— List of tasks —
- A) In the blog post below about whether the author is a hack teacher, what yearly salary did one of the juniors look forward to making?
- B) Carry on the blog post below about whether the author is a hack teacher, picking up right after its last sentence.

— Provided text —
+---+

Monday, December 26, 2011

Am I a Hack?

My apologies for the lack of blogging. The sprint to break, moving across town, and a friend's wedding really took it out of me Some time to reflect during break has me thinking about an issue that visited me often during the semester.

I'm guilty of talking up the hormonal teenager aspect of Romeo and Juliet, reading aloud the cursing in Of Mice and Men, and finding violent poems to share with my students. I'm not out to get their childhoods. Just their intrinsic motivation. And I keep coming back to one of the Big Questions I tell my kids to ask: Is this hack teaching? More importantly, is it good teaching?

I reject completely the view that we should treasure this young adults as little children and censor any texts that might make them angry or sad. But I am often reminded by how child-like they are as I was when one of my juniors told me that he looked forward to all the extra money he would have when he made $26,000 a year. These are people who need introducing into the adult world gradually.

Many of them already have at least one foot in that world. Most of my ninth graders could relate to a love so consuming it made you forget everything you held dear (including your previous love which also consumed you). The eleventh graders were not shocked by Steinbeck's use of language, but they were able to articulate that the language sounded like kids who had just discovered cursing and what that immature quality helped reveal about the men's characters. They were able to use a poem full of violent imagery about a young man who accidentally killed his younger brother on a hunting trip to discuss the complexities of our own hunting culture and practice their close reading skills.

+---+

— Provided material —
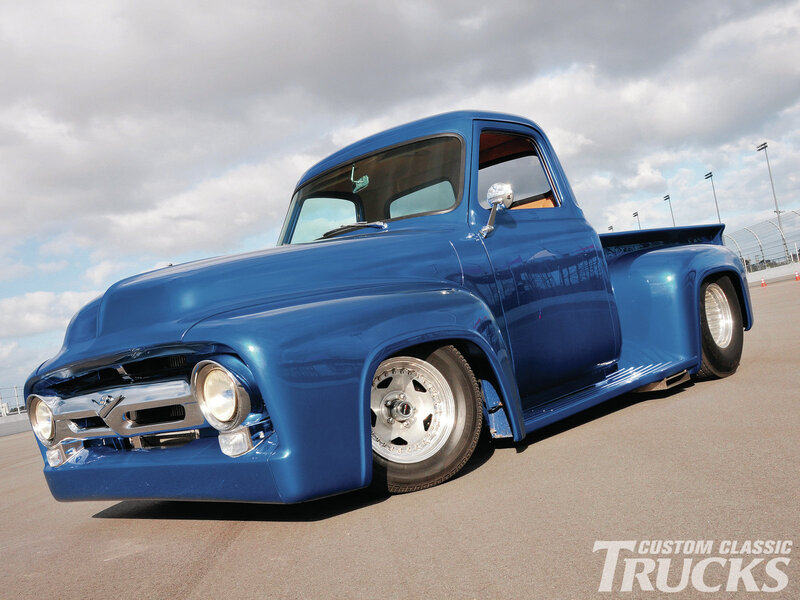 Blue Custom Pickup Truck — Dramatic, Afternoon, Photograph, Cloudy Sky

+---+

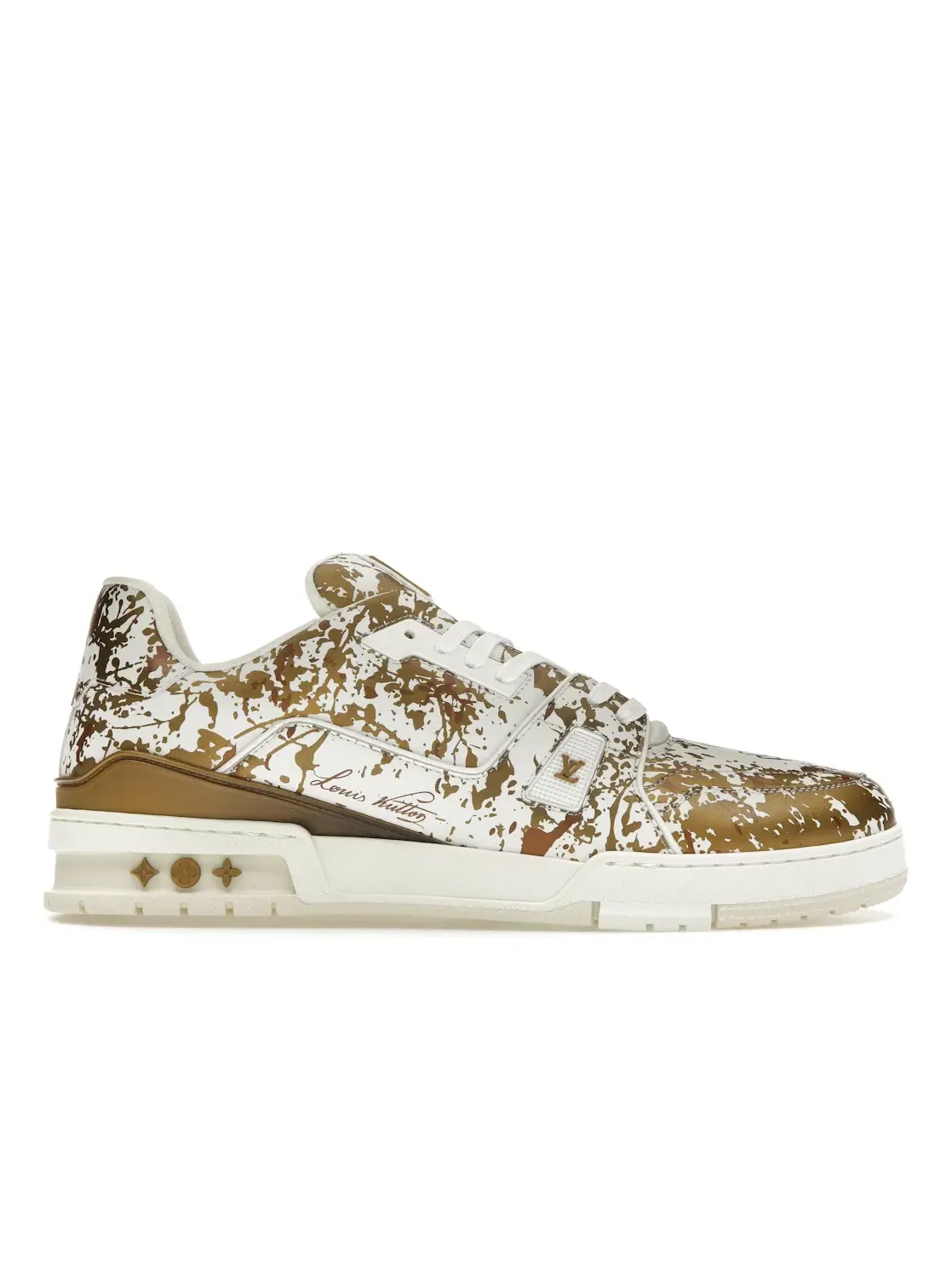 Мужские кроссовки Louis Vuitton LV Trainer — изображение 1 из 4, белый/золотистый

+---+

— Outputs in order —
- A) $26,000 a year.

- B)
But shouldn't I be able to get my students to hone these skills without sinking so low? How do we balance helping students find intrinsic motivation with respect for the waning years of their childhood? Will my hack teaching make students think that classes that don't dwell on the more lowbrow aspects of the material are boring? Perhaps this blog post should be longer, but I don't have any answers to these questions. I'd appreciate your insights!

Saturday, December 10, 2011

Finding the Switch

Those of you who know me have heard me talk a lot about the light switch analogy when it comes to teaching kids who have been put in lower-level classes. Humans are born curious. Watch any baby try to stuff things in his or her mouth for an afternoon and you will see that we enter this world wanting to know all we can about it.

So, it broke my heart when one of my students asked at the beginning of the year, "What kid likes to learn?" She had so obviously been surrounded by other kids who felt like school wasn't for them, she had concluded that her classmate's feelings were the norm. Another teacher in my department and I started talking about curiosity switches. Everybody has a switch. When you get here, it's usually on. Something in your life--parents who don't read or read to you, a teacher who is mean, a friend who teaches you to de-value learning--can turn it off. The switch is firmly off for most of my last block class.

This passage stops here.